Furthermore, the cost/benefit tradeoff discussed above might differ among individuals. An 85-year-old with prostate cancer might have less willingness to undergo surgery to search for potentially positive lymph nodes than a 60-year-old. All of that argues against setting firm probability thresholds for individuals based solely on a model.

(1) The heart of this question is thus whether a probability model based on "a large dataset where the prevalence of lymph node metastasis was low (15%)" can be used in a "surgery consultation-hour (expected prevalence of Patients with lymph node metastasis = 30%)." That's a more complicated question about model calibration, in particular whether the logistic-regression intercept should be adjusted for that prevalence difference.

A logistic regression model for probability $p$ of a condition ($D$) as a function of covariates $X$

$$\log \frac {p}{1-p} = \alpha + \beta^T X $$

has an intercept $\alpha$ representing the log-odds of $D$ in the sampled population at a baseline situation when covariate values are 0 (or at reference levels for categorical predictors). (The answer from @Eoin explores the situation when populations differ in baseline prevalence.) The probability of $D$ given $X$ in that same population is:

$$ p(D|X) = \frac {\exp(\alpha + \beta^T X)}{1+\exp(\alpha + \beta^T X)}.$$

McCullagh and Nelder show (Section 4.3.3) a situation that might need adjustment of the intercept to take the sampled population into account. A retrospective study might evaluate all cases with $D$ but only a subset of those without the condition ($\bar D$). Then to estimate $p(D|X)$ with the above formula in the entire population, you need to adjust the intercept to $\alpha^*=\alpha + \log(\pi_0/\pi_1)$, where $\pi_0,\pi_1$ are the fractions of cases $D$ and non-cases $\bar D$ sampled, respectively. But they warn:

It is essential here that the sampling proportions depend only on $D$ and not on $X$.

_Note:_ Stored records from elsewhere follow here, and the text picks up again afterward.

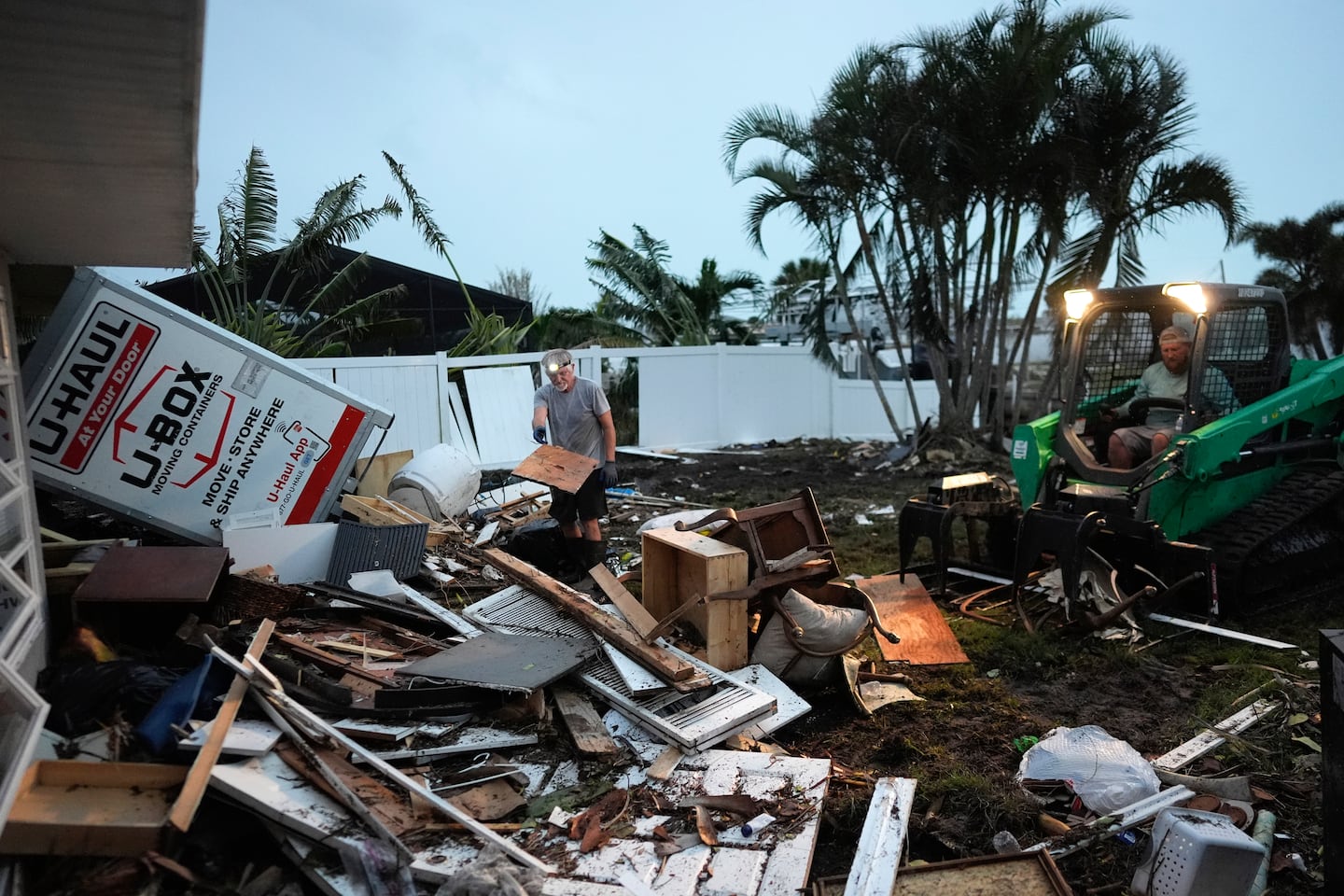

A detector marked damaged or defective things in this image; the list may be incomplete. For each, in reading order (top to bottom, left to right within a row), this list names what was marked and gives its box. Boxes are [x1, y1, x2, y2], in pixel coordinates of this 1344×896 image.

broken drawer front [468, 585, 779, 751]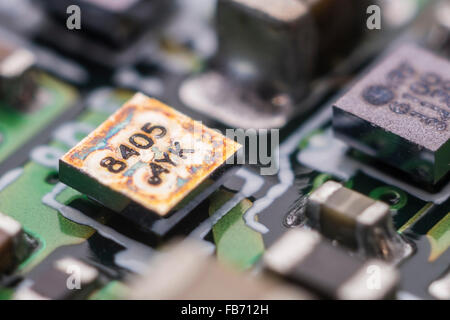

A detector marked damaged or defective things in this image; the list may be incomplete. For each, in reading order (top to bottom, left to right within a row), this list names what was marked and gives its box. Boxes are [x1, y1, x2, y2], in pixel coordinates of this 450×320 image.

corroded ic chip [60, 94, 243, 216]
corroded ic chip [332, 44, 450, 186]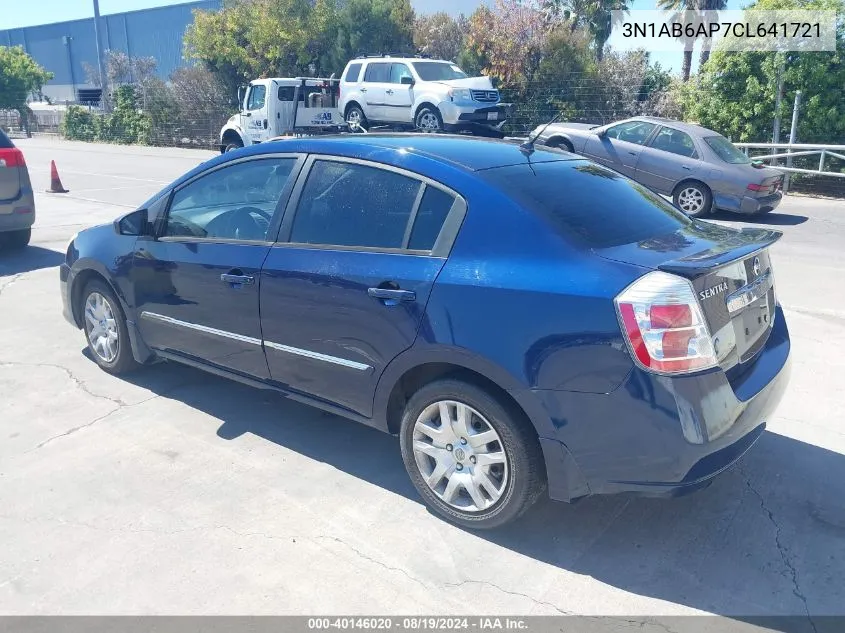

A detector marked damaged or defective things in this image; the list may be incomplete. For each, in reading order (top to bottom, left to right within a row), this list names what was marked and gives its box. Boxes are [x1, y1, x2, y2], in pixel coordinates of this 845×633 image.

crack in pavement [442, 576, 572, 612]
crack in pavement [740, 464, 816, 632]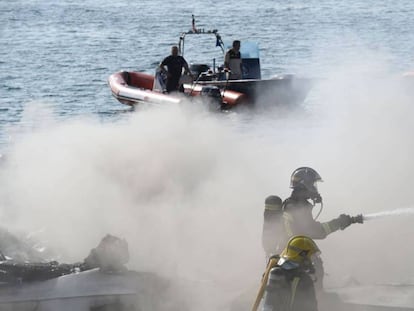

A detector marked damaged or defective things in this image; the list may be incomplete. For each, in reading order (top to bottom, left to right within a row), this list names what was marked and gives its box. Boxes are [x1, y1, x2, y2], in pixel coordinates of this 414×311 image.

burned wreckage [0, 232, 184, 311]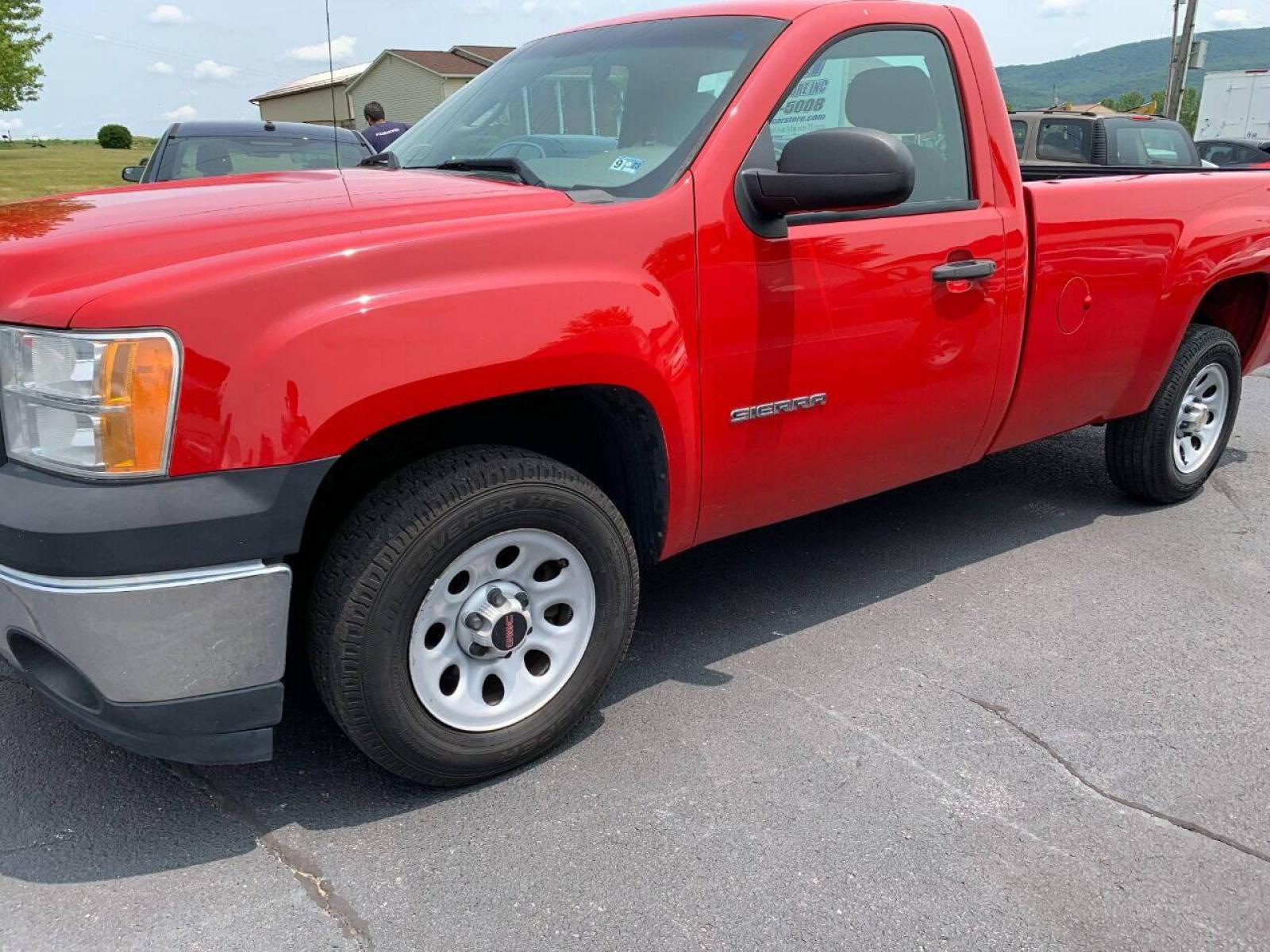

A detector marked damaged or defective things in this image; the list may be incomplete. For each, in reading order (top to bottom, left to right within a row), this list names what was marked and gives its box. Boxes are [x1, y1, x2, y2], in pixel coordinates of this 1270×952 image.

crack in asphalt [167, 766, 371, 949]
crack in asphalt [955, 695, 1270, 873]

That's probably not the case in your example of positive-node probability in prostate cancer patients evaluated in a "surgery consultation-hour." Those patients were chosen in part because their covariate values $X$ (probably including PSA and age) indicate that they already are at higher risk of nodal spread than the overall population of prostate cancer patients.

If the original probability model was properly calibrated for the overall population of prostate cancer patients (15% node-positive), the question is whether that overall population is adequately representative of your overall prostate cancer population. In part: is the probability of node-positivity at baseline covariate conditions in the original study similar to yours?

Patients discussed in the "surgery consultation-hour" presumably aren't at baseline covariate conditions. They were pre-selected based on suspected higher risk and thus should have higher expected node-positive probability. If the original model is well calibrated with respect to your overall prostate cancer population, there should be no problem applying it to this pre-selected higher-risk subset.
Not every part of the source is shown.